La récupération d’énergie sur le réseau d’eau non potable est la solution ENR la plus performante. Elle permet de limiter les émissions de gaz à effet de serre au moindre coût (275 € / tonne de CO2 économisée avec le scénario post-carbone) pour un investissement d’à peine 25% supérieur à celui d’un simple raccordement au chauffage urbain.
 

Interroger la répartition des charges

Pour l’opérateur de la boucle et de la production de chaleur locales, le bilan intégrant l’amortissement de l’investissement et le résultat d’exploitation se traduira par un déficit car les investissements locaux seront conséquents alors que les recettes seront plafonnées au tarif unique appliqué à l’ensemble des clients du réseau de chaleur parisien. Pour les maîtres d’ouvrage, le choix d’une stratégie énergétique plus ambitieuse qu’une solution de référence au gaz en RT 2020 impliquera des surcoûts liés à la construction post-carbone, aux frais de raccordement à la boucle thermique locale et l’installation de panneaux photovoltaïques, de l’ordre de 140 € / m2. Pour les usagers, par rapport au même scénario de référence (gaz en RT 2020) et au tarif actuel du chauffage urbain parisien, l’économie de charges est évaluée à environ 150 € par logement et par an, en comptant les recettes tirées de la vente d’électricité produite par les panneaux photovoltaïques, l’approvisionnement en énergie et les frais d’entretien et maintenance.
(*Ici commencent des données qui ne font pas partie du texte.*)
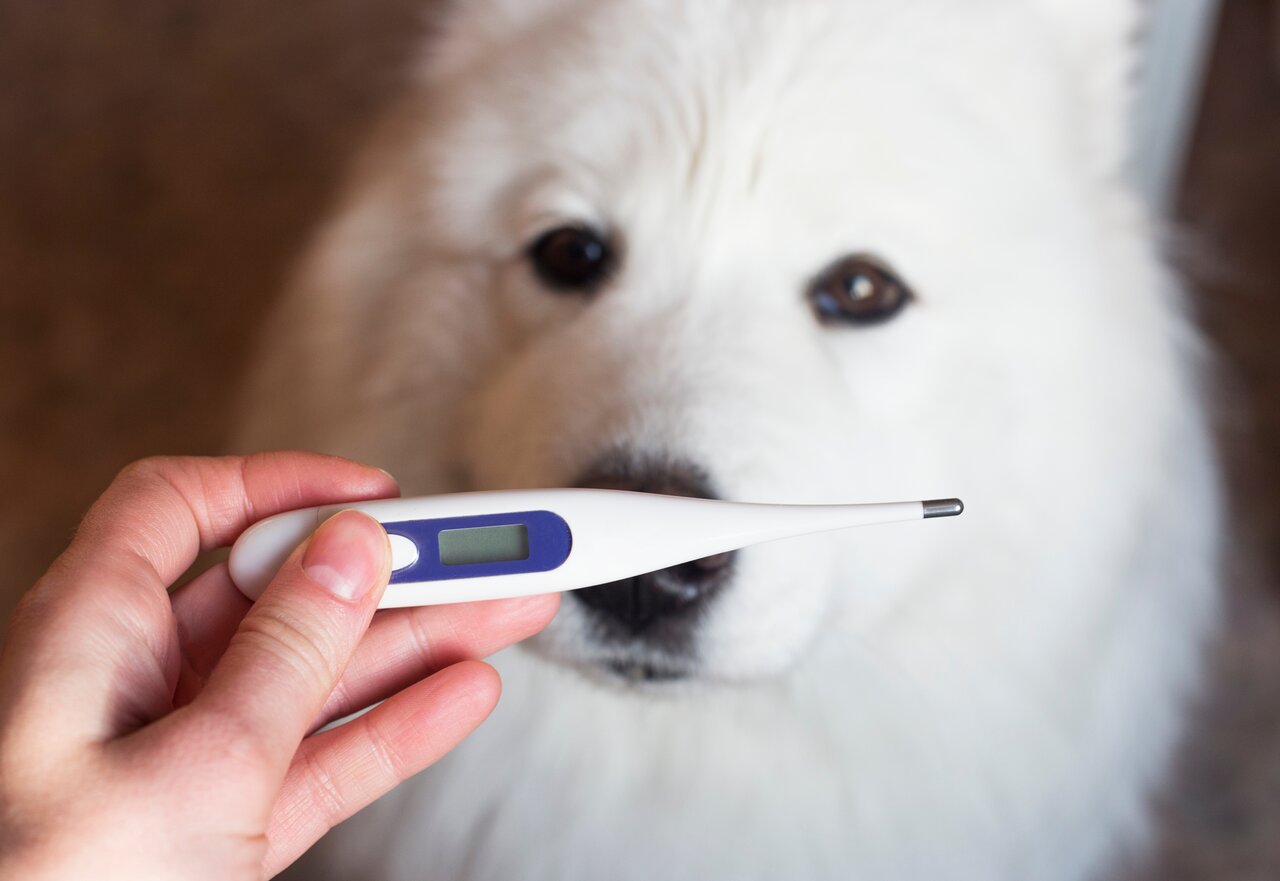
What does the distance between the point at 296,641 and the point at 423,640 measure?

Telles sont les bases à partir desquelles nous devons maintenant réfléchir au partage du coût global de la solution entre l’ensemble des parties prenantes. Plusieurs solutions sont possibles sur un plan purement arithmétique, c’est-à-dire sans se poser la question de leur acceptabilité : moduler les frais de raccordement à la boucle thermique, réévaluer le tarif acquitté par l’usager, faire porter une partie de l’investissement nécessaire par le bilan de l’aménageur, et, bien sûr, optimiser les coûts d’investissements et les charges d’exploitation.
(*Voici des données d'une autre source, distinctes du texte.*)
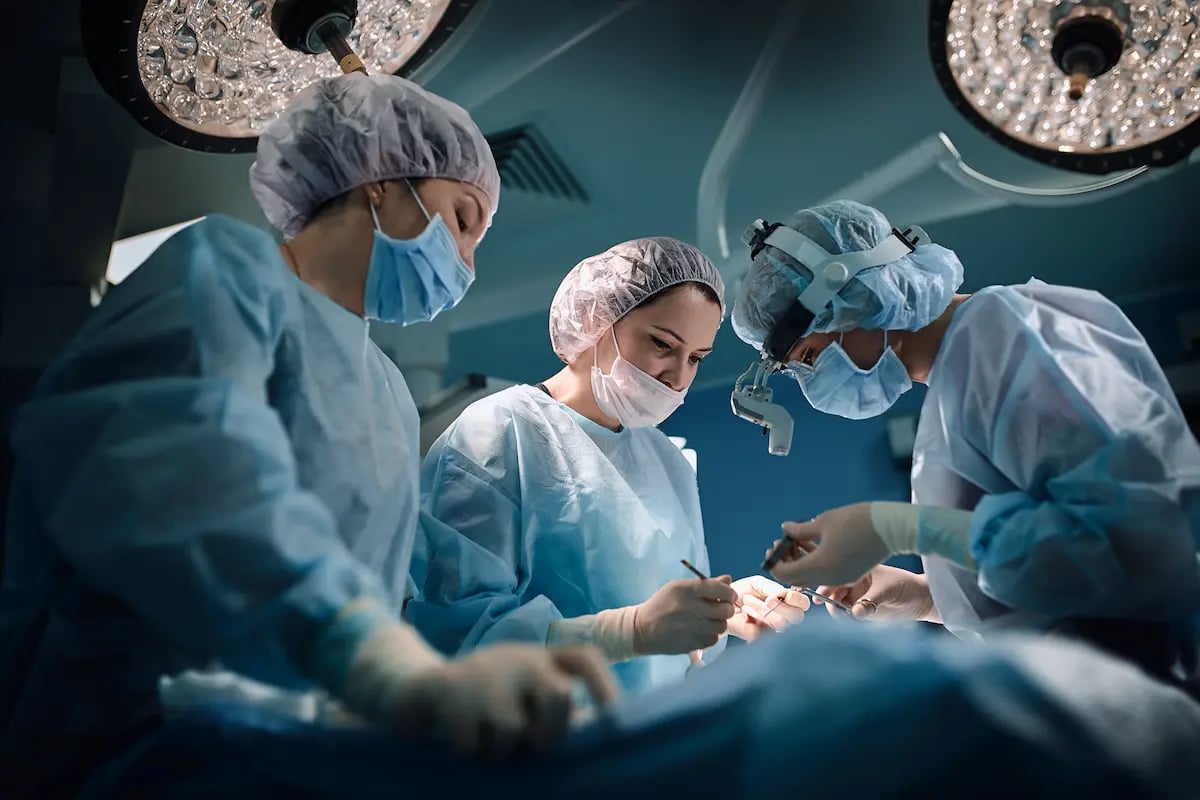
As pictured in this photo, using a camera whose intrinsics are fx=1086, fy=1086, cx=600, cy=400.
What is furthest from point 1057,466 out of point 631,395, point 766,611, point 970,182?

Accompagner la mise en service du quartier

L ’expérience de Clichy-Batignolles nous a beaucoup appris sur le comportement réel d’un quartier livré. On mesure désormais l’importance de voir au-delà de l’aménagement et d’accompagner la mise en place des pratiques. Nous avons ainsi analysé les performances du réseau de chaleur basse température.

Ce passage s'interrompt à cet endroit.